» Objective 1
Using the appeals court opinion about UHS and Chimes, answer these:
(a) What did Chimes fail to do before it went bankrupt in early 2008?
(b) How many suppliers were in the network Chimes developed and managed?
(c) What date does the CVM between UHS and Chimes bear?
» Objective 2
Pick up the appeals court opinion about UHS and Chimes after its final sentence and carry it forward.

» Passage given
* START *

NEW MILLENNIUM CONSULTING, INC., a Minnesota corporation; Pacific Management Systems, Inc., a California corporation, for themselves and on behalf of all others similarly situated Plaintiffs–Appellants v. UNITED HEALTHCARE SERVICES, INC., a Minnesota corporation, Defendant–Appellee.

No. 11–2541.

-- September 21, 2012

Before LOKEN and BEAM, Circuit Judges, and PERRY,District Judge.1

New Millennium Consulting, Inc. and Pacific Management Systems, Inc. supply contingent labor in the information technology field. United HealthCare Services, Inc. (UHS) hired Consolidated Hiring Information Management Efficiency System (Chimes), a centralized vendor management company, to assist it with the procurement and management of contingent workers. Chimes entered into supplier contracts with New Millennium and Pacific Management, among others, to provide contingent labor to UHS. Chimes went bankrupt in early 2008 after failing to pay its suppliers. New Millennium and Pacific Management brought this putative class action against UHS, alleging that UHS was liable to them and the other suppliers for the unpaid bills as the principal of Chimes. The district court2 denied class certification and granted summary judgment to UHS. New Millennium and Pacific Management appeal these decisions. Because Chimes is not an agent of UHS, we affirm.

I.

Chimes developed and managed a network of over 1,800 suppliers, which it used to provide contingent labor to a number of customers, including UHS. Chimes entered into standardized agreements for Centralized Vendor Management (CVM) with UHS and its other customers. The CVM between UHS and Chimes is dated January 1, 2007 and contains a disclaimer of agency provision:

The parties intend to create an independent contractor relationship and nothing contained in this Agreement shall be construed to make either Customer or Chimes partners, joint venturers, principals, agents, or employees of the other; provided, however, that the foregoing shall not be construed as preventing Chimes from performing any of its obligations under this Agreement.

The CVM also provides that “neither party shall have any right, power, or authority, express or implied, to bind the other.” The payment provision states as follows:

Chimes will be solely responsible for all compensation or other payments due to any Consultant or Subcontract Supplier recruited by Chimes to provide consulting services to customer ․ provided however, Chimes shall not be obligated to make any payment to any Vendor unless and until Customer shall have made prior payment to Chimes.

* END *

» Raw data
* START *

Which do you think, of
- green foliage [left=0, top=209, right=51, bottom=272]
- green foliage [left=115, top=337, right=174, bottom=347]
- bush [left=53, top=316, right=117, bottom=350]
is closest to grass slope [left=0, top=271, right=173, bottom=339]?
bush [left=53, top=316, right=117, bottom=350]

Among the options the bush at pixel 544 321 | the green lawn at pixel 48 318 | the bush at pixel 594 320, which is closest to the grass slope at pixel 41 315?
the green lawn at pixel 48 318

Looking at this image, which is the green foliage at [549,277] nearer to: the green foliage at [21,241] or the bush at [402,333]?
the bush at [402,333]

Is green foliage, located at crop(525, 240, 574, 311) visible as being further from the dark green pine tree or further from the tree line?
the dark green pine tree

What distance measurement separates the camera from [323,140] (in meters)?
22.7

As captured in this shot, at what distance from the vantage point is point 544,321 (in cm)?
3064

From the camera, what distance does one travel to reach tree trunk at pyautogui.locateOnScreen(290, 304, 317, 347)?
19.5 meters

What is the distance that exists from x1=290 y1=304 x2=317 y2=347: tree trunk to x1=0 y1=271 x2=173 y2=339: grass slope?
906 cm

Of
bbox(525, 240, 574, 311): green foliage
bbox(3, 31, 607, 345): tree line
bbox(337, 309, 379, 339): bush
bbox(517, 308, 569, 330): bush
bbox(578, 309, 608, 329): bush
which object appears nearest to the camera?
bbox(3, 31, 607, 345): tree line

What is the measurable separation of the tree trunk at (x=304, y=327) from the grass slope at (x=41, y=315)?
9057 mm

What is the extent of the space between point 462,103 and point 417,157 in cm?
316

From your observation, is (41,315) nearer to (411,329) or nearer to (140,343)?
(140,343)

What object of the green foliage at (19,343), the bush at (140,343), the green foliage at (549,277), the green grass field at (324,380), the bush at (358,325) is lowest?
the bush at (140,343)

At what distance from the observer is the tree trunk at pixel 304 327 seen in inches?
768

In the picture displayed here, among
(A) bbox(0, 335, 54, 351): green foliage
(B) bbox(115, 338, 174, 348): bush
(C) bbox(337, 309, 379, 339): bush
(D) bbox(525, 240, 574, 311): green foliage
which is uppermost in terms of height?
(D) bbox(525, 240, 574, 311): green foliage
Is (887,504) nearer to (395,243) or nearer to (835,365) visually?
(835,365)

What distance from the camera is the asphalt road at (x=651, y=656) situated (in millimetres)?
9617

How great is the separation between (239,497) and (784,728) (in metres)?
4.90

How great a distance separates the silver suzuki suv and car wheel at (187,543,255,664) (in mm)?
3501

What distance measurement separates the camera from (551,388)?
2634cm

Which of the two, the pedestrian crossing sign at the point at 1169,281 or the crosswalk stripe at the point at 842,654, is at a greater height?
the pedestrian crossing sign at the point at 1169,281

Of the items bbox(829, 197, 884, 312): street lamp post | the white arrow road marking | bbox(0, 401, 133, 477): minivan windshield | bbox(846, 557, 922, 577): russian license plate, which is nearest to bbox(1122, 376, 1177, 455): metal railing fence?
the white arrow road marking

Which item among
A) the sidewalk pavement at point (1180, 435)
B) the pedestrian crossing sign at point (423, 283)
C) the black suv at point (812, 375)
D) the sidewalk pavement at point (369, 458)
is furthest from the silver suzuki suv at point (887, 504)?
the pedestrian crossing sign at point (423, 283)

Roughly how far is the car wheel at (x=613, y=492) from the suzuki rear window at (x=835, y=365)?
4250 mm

* END *

» Exercise answer 1
(a) It failed to pay its suppliers.
(b) Over 1,800.
(c) January 1, 2007.

» Exercise answer 2
The CVM contemplated that Chimes would enter into a Subcontractor Supplier Agreement (SSA) with each supplier of contingent labor. The customer, such as UHS, was not a party to the SSA. Chimes entered into SSAs with approximately 250 suppliers, including New Millennium and Pacific Management, to provide contingent labor to UHS. Several forms of SSAs are attached to the CVM. The SSAs state that “the parties understand and acknowledge that UHS is not a party to this Agreement, however, UHS is an intended third party beneficiary under this Agreement.” The SSAs obligated Chimes to pay the suppliers “on a monthly schedule following receipt by Chimes from Subcontract Supplier of its Consultants' billing information ․ and following full funds availability by Chimes of payment from UHS.”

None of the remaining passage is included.